Elmara sollevò lo sguardo, posandolo su un altro osso. Lo ispezionò, poi lo mise da parte, e ne scelse un terzo. «Potreste averne anche cento», rispose pacatamente prima di ricominciare a mangiare. Si udirono diversi risolini dai tavoli accanto, ma tornò il silenzio quando l’uomo finemente vestito si guardò attorno con aria severa.
«Ho sentito che sei una maga», affermò freddamente, di nuovo rivolto alla donna seduta.
Elmara ripose un altro osso. «No. Ho detto che esercito la magia», rispose senza disturbarsi a guardarlo. Dopo qualche istante, mentre rosicchiava indisturbata un osso dopo l’altro, divenne evidente che non aveva intenzione di aggiungere altro.
«Sto parlando con te, ragazza!»
«Sì, l’ho notato», assentì El. «Continuate». Prese tra le dita un altro osso, decise che non valeva la pena succhiarlo una seconda volta, e lo ripose nel piatto. «Un po’ di birra, per favore», gridò, sporgendosi per guardare oltre la schiera di guardie. Di nuovo i clienti vicini si scambiarono mormorii divertiti.
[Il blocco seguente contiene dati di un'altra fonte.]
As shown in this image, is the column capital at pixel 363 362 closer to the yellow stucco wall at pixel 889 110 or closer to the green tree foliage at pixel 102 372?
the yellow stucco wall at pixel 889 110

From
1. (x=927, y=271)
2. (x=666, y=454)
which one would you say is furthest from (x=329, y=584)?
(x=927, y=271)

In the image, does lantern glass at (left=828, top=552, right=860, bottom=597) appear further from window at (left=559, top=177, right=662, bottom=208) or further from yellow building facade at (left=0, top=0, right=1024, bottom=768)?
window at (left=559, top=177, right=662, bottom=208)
«Raztan», ordinò freddamente l’uomo, «affonda la tua lama in questa sgualdrina arrogante».
Elmara sbadigliò e si appoggiò allo schienale, rivelando un ventre bombato; Raztan non mancò il colpo e la sua lama affondò tanto facilmente che perse l’equilibrio e finì con la faccia nel piatto di stufato. Tutti, nella stanza improvvisamente silenziosa, udirono la punta della spada raschiare la parete di gesso dietro la giovane donna. Elmara allontanò con calma il piatto e scelse uno stuzzicadenti dal contenitore di peltro davanti a lei.
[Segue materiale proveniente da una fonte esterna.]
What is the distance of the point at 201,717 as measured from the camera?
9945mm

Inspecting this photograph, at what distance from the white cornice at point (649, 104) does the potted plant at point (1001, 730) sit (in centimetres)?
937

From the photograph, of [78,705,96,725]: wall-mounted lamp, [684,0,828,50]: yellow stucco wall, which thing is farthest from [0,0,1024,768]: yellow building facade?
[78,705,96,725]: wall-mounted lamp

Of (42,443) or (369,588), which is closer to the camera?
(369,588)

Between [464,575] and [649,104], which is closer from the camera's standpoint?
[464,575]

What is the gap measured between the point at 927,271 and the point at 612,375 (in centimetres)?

«Stregoneria!», sbottò una delle guardie, e sfregiò il volto di El. Non fuoriuscì nemmeno una goccia di sangue – e la lama oscillò liberamente attraverso la faccia dal naso aquilino, come se fosse fatta d’aria. Gli spettatori rimasero a bocca aperta.
L’uomo con la tunica storse la bocca. «Vedo che conosci l’incantesimo della guardia di ferro», esclamò per nulla impressionato.
Elmara gli sorrise, annuì, e mosse un dito. Le spade sguainate attorno a lei si contorsero, sibilarono e divennero serpenti grigi. Guardie terrorizzate videro le teste dentate inarcarsi e voltarsi per mordere le mani di chi le brandiva! Simultaneamente lasciarono cadere le armi e indietreggiarono. Un soldato si diresse verso l’uscita, e la sua corsa divenne uno scalpiccio di stivali pesanti quando anche i compagni imitarono il suo esempio. Tutt’intorno alle guardie, le spade, tornate normali, caddero tintinnati sul pavimento.